Moco e William Tonet

A propósito de um livro que está a ser escrito sobre o nosso director, William Tonet, o autor pediu um depoimento a Marcolino Moco. Numa época de mudanças, num cenário em que se especula se só mudam as moscas, aqui fica esse depoimento feito, registe-se, antes das eleições de Agosto.

“Já não sei precisar há quanto tempo oiço falar e conheço o William Tonet. Terá sido, certamente, depois de decorridos alguns anos sobre a independência de Angola, andava eu nos meus trinta e ele ainda nos vinte anos de idade.

Acabava eu de sair das neófitas fileiras juvenis do MPLA, a que aderi, formalmente, depois do 25 de Abril, e William Tonet vinha já de uma longa jornada de nacionalismo vivido ao lado de seu pai, antigo prisioneiro político devido à sua luta anti-colonial, o Tonet-pai, que viria a ser meu colega como deputado da Assembleia do Povo.

Dos tempos em que via o William como um desviado inconveniente do ideário monolítico para a transformação positiva do mundo que eu próprio ainda professava, no auge do sistema de estado-partido-único, até aos tempos da mudança que se impunha como necessária, em que eu próprio me tornei protagonista, o nosso conhecimento, admiração e amizade recíprocos foram-se aprofundando.

Quando me pedem hoje para falar de William Tonet, eu vejo uma figura impactante na vida de Angola, como uma nação a nascer de uma diversidade imensa na forma de concebê-la, em que, no entanto, um grupo se apoderou do comando da nau e procura afastar todas as concepções que não se compaginem com a “sua verdade” que pretendem única, ainda que claramente destrutiva.
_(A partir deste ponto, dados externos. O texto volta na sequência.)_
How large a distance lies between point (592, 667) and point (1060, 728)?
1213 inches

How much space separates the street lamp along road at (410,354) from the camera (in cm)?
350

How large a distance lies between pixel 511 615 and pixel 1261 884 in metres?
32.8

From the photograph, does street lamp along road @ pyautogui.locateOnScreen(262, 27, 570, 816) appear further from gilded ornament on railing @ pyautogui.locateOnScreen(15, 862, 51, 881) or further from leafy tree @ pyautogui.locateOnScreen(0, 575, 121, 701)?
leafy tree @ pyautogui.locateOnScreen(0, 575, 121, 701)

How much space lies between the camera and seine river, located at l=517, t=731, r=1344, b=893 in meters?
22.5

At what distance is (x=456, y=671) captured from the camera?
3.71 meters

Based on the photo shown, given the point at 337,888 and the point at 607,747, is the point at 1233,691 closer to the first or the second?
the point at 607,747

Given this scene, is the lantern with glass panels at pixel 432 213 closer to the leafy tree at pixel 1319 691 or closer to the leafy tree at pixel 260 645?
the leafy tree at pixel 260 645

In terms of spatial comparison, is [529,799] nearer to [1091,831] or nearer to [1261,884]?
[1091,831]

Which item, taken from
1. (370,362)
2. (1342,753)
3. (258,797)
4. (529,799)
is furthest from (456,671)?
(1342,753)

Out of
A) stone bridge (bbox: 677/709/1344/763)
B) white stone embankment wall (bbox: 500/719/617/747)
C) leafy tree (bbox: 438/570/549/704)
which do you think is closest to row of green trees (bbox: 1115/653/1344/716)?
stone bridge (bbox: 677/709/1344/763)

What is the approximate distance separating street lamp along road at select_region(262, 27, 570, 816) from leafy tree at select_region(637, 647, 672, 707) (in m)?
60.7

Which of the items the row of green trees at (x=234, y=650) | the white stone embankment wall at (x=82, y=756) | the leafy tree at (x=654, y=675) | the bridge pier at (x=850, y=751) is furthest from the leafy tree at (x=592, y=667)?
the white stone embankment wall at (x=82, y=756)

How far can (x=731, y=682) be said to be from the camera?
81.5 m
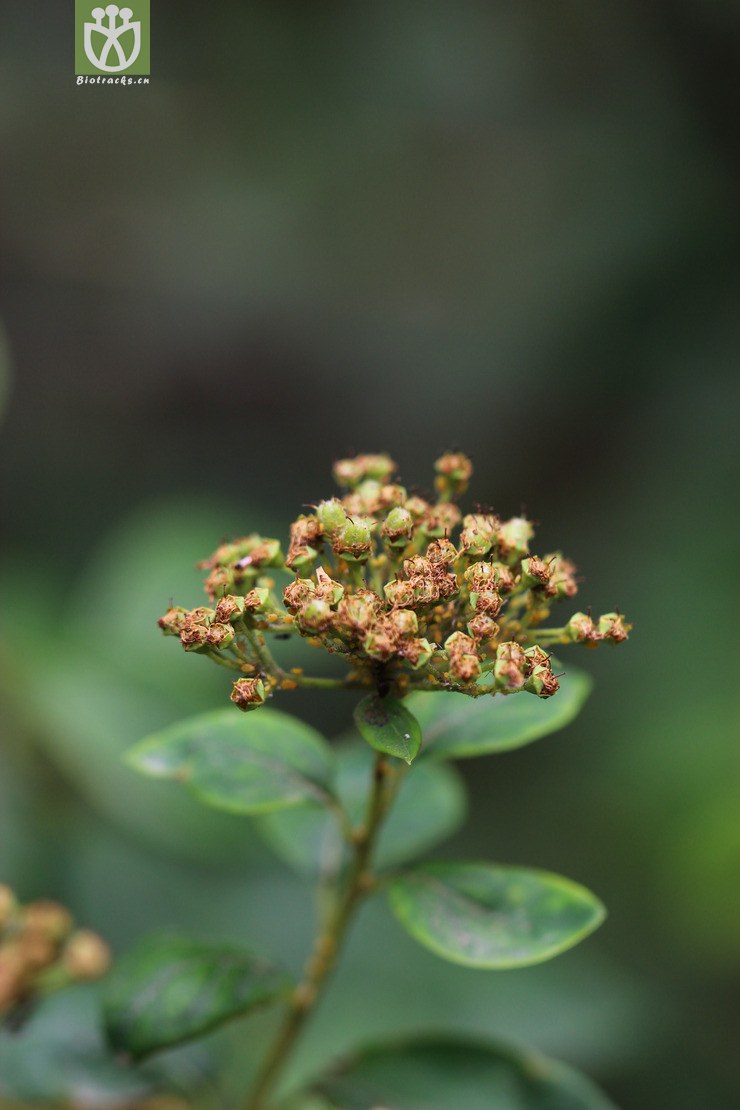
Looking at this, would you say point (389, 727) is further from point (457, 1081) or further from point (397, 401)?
point (397, 401)

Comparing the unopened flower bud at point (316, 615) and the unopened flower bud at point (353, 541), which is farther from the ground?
the unopened flower bud at point (353, 541)

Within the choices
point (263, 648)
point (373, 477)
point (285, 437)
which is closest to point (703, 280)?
point (285, 437)

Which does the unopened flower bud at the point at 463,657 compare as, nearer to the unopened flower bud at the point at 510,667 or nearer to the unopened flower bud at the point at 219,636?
the unopened flower bud at the point at 510,667

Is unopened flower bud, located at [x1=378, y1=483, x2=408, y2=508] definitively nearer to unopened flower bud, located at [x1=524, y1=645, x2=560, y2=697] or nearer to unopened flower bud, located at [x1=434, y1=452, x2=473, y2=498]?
unopened flower bud, located at [x1=434, y1=452, x2=473, y2=498]

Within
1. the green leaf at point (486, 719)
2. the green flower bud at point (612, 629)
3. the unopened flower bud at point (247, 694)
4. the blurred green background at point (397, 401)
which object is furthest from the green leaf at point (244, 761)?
the blurred green background at point (397, 401)

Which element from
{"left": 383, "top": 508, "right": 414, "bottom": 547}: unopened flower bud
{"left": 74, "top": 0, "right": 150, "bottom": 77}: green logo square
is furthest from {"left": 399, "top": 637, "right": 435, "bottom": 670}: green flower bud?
{"left": 74, "top": 0, "right": 150, "bottom": 77}: green logo square

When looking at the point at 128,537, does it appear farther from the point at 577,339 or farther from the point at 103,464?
the point at 577,339
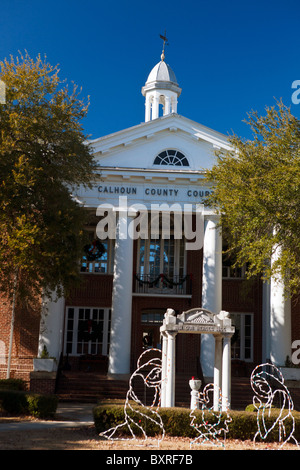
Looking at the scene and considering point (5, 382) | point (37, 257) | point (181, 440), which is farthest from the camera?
point (5, 382)

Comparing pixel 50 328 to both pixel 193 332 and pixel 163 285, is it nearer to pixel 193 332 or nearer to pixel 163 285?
pixel 163 285

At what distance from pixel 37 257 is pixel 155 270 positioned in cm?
1220

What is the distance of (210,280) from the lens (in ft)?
78.4

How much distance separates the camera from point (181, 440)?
490 inches

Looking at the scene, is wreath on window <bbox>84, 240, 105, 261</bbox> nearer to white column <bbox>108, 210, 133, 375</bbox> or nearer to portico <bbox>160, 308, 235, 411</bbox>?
white column <bbox>108, 210, 133, 375</bbox>

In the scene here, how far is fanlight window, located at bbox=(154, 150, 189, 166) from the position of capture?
24984 millimetres

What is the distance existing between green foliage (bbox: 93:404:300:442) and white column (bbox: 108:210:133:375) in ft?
32.5

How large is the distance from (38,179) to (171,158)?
27.7 ft

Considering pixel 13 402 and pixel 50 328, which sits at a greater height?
pixel 50 328

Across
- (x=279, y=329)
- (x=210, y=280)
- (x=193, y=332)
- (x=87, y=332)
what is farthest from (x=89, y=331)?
(x=193, y=332)

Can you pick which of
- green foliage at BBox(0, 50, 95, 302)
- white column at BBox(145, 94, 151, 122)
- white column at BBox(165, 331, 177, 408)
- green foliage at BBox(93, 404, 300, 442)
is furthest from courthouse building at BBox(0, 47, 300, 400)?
green foliage at BBox(93, 404, 300, 442)
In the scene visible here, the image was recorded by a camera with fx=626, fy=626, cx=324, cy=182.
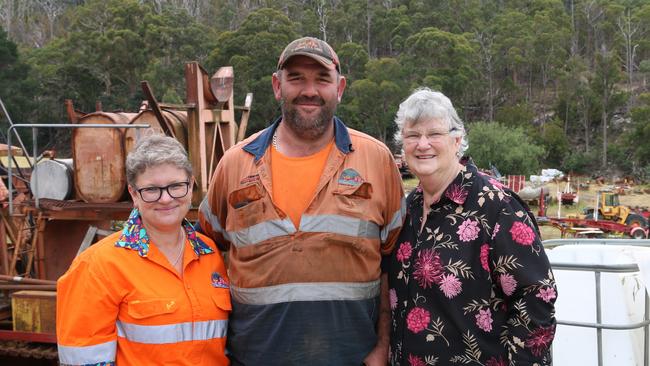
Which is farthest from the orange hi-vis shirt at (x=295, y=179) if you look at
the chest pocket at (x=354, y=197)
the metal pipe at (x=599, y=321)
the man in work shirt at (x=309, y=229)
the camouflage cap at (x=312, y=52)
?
the metal pipe at (x=599, y=321)

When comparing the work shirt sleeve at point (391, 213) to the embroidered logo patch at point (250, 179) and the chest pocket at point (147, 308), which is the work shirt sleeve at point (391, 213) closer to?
the embroidered logo patch at point (250, 179)

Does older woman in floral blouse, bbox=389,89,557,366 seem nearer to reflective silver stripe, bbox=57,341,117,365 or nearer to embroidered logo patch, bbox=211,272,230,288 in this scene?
embroidered logo patch, bbox=211,272,230,288

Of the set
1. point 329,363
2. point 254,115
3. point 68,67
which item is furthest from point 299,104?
point 68,67

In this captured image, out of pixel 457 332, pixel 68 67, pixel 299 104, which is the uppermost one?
pixel 68 67

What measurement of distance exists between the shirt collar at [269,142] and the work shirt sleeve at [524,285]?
758 mm

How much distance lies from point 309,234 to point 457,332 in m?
0.70

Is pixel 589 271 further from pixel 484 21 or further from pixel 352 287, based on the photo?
pixel 484 21

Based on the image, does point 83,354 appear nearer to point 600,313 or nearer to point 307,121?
point 307,121

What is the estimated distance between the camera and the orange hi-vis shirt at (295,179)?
2641 mm

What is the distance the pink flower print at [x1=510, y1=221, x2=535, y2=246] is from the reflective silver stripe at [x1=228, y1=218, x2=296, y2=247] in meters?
0.87

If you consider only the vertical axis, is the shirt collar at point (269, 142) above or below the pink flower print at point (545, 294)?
above

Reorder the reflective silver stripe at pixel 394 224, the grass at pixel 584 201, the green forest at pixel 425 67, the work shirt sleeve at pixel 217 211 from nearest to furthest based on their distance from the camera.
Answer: the reflective silver stripe at pixel 394 224 < the work shirt sleeve at pixel 217 211 < the grass at pixel 584 201 < the green forest at pixel 425 67

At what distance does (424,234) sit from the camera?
2.57 meters

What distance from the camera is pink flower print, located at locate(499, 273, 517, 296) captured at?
7.59ft
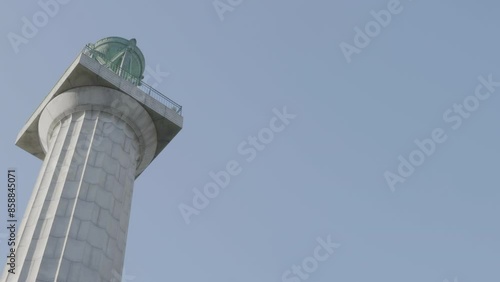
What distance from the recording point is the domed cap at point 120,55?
3098cm

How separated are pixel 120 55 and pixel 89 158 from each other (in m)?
8.32

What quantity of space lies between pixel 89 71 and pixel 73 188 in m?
6.58

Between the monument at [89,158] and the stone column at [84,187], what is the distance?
4cm

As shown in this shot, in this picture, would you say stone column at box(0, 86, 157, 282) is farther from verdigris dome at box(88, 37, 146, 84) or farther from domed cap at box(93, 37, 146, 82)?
domed cap at box(93, 37, 146, 82)

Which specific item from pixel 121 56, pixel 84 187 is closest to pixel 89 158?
pixel 84 187

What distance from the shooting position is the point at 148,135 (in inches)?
1147

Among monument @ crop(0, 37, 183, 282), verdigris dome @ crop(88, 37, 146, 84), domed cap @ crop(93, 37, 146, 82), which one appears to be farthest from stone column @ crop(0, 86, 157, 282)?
domed cap @ crop(93, 37, 146, 82)

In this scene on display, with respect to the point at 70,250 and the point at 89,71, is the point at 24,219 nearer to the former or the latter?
the point at 70,250

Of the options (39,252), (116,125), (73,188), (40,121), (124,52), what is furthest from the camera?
(124,52)

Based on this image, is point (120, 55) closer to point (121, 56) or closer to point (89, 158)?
point (121, 56)

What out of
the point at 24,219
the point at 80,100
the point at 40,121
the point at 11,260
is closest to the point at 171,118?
the point at 80,100

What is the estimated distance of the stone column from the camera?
21812 millimetres

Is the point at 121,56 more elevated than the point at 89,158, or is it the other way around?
the point at 121,56

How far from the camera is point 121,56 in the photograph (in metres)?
31.6
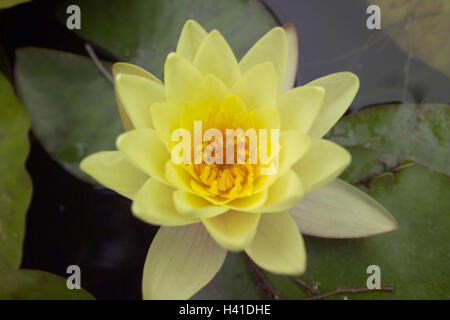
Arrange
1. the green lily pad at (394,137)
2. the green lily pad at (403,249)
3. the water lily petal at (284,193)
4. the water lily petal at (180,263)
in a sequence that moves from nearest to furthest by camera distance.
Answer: the water lily petal at (284,193), the water lily petal at (180,263), the green lily pad at (403,249), the green lily pad at (394,137)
Mesmo em tempo de liberdades cívicas e políticas proclamadas, já lá vão quase três décadas.

Para mim o William é daqueles que não se contentam com a mesmice, como aqueles que estremecem apenas se esboça a ideia da substituição de um paradigma ultrapassado, favorecendo minorias.

Por este inconformismo congénito, William Tonet já foi vítima do cativeiro colonial, detido da UNITA na Jamba e foragido pedestre de estômago vazio e pés rebentados do ocupado Huambo por aquela organização então político-militar; e quantas vezes embrulhado no manto da humilhação, debaixo de todos os regimes vigentes sob a ainda hoje discriminatória bandeira do MPLA, tomada pelos homens do Presidente, a que todos obedecem prostrados.

Porém, o mais relevante a salientar da vida notável de William Tonet é que, apesar de todos estes carvalhos que o poderiam deitar abaixo, ele se mantém de pé, sempre propenso – entre as vicissitudes de uma errância, aparentemente, polémica – a servir de traço-de-união entre os pedaços de que é feito o nosso agitado tecido político.

Assim é William Tonet, como o vejo a contribuir para a propiciação de um entendimento entre chefes militares de duas partes desavindas no Leste de Angola, em 1991, para se consumar a primeira tentativa mais séria de construção da paz definitiva ou quando intervém na impossível – porque envenenada – reconciliação entre as facções da FNLA.”